> Отрывок из текста

▼

Перешли к живописи — и первой была показана иконка Гончаровой, на доске, состоящей из двух половинок. Потом из каморки, которая была битком набита холстами, стоявшими вдоль стен, пани профессорка вытащила работу, автора которой я узнал с первого взгляда. Это был портрет женщины в черном, в высокой кружевной наколке, молящейся, стоя на коленях. Она была написана на фоне, в котором грозно-предостерегающе сливались цвета, и в том, как она выплывала из этого фона, было заметно усилие, отразившееся в ее задумчивом, прекрасном лице. Портрет был мастерский, передававший, кстати сказать, и то незамечанье собственной красоты, которое свойственно гордым женщинам, не ставящим ее ни в грош и даже презирающим впечатление, которое они производят. На пустом уголке полотна была небрежная подпись: подлинная фамилия моей героини.
— Ну как? — спросила пани профессорка.
Я ответил, что работа первоклассная и что меня глубоко занимает судьба художницы, о которой я собираюсь написать роман.
— В самом деле? Как-то в Париже меня повез к ней маршан, и я купила у нее две картины. Вторая называется «Малярия в Порто-Веккьо». Я подарила ее.
Жизнь, о которой я рассказываю в романе «Перед зеркалом», в сущности, проста. Но над ней стоит знак истории. Я не стремился перекинуть мост между людьми двадцатых и шестидесятых годов. Искусство не останавливается, даже когда оно умолкает. В знаменитом армянском музее древних рукописей Матенадаран хранятся неразгаданные, еще никем не сыгранные ноты. Мало надежды, что молодые люди нашего времени услышат в моей книге великую музыку русской живописи начала двадцатых годов с ее мерным чередованием отчаянья и надежды. Но даже отзвуки, если они донесутся до них, заставят задуматься о многом.
12
Трилогия «Освещенные окна» не просто «связана» с книгой «Неизвестный друг» — она представляет собой нечто вроде расширенного и углубленного варианта этой книги. Корней Иванович Чуковский, мнение которого всегда было для меня бесценным, предсказал, что читатель холодно встретит повесть «Неизвестный друг»: «Он не простит вам иронии над самим собой». Именно с этого разговора начинается трилогия «Освещенные окна», и оценка К. Чуковского не была забыта, когда я принялся за работу. И еще одно: впервые я решил не давать воли воображению, без которого до сих пор не обошлась ни одна моя книга. Только правда, только то, что я пережил, только то, что я услышал от моих родных и друзей, которым я доверял безгранично! И надо признаться, это было трудное решение, тем более что, рассказывая правду, я не отказывался от опыта художника-романиста — опыта, который дался мне с большим трудом.

▲

> Исходные данные
▼

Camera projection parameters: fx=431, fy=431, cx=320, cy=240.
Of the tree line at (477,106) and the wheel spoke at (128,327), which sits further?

▲

> Задание A
Перепишите из отрывка о работе над романами кусок от слов «Перешли к живописи» до слов «фамилия моей героини.», ничего не меняя.
> Задание B
Продолжите отрывок о работе над романами: напишите, что идет после его последнего предложения.
Строки — отдельный материал, с отрывком о работе над романами они никак не связаны.

> Ответ A
Перешли к живописи — и первой была показана иконка Гончаровой, на доске, состоящей из двух половинок. Потом из каморки, которая была битком набита холстами, стоявшими вдоль стен, пани профессорка вытащила работу, автора которой я узнал с первого взгляда. Это был портрет женщины в черном, в высокой кружевной наколке, молящейся, стоя на коленях. Она была написана на фоне, в котором грозно-предостерегающе сливались цвета, и в том, как она выплывала из этого фона, было заметно усилие, отразившееся в ее задумчивом, прекрасном лице. Портрет был мастерский, передававший, кстати сказать, и то незамечанье собственной красоты, которое свойственно гордым женщинам, не ставящим ее ни в грош и даже презирающим впечатление, которое они производят. На пустом уголке полотна была небрежная подпись: подлинная фамилия моей героини.

> Ответ B
Я уже писал о том, как в начале тридцатых годов добрался в «Исполнении желаний» до реалистической прозы. Но это было совсем другое. Работая над «Освещенными окнами», я искал «поэзию достоверности» — ведь в достоверности, если она основана на нравственной задаче, всегда есть оттенок поэзии, как бы жизнь ни была трудна. Разумеется, слово «я» очень часто встречается в трилогии, но мне кажется, что читатель не должен укорять меня за это. «Я» бывает всякое — самоограниченное, самовлюбленное, не умеющее или не способное видеть себя со стороны. В «Освещенных окнах» «я» — всматривающееся, останавливающееся перед загадками детства и юности и пытающееся их разгадать. Я писал эту книгу не как бесстрастный очевидец нашей литературной жизни, а как участник, для которого была бесконечно дорога каждая истинная удача, каждый заслуженный успех. Не надо забывать, что это была пора, когда впервые появились Бабель, Зощенко, Тихонов, Тынянов.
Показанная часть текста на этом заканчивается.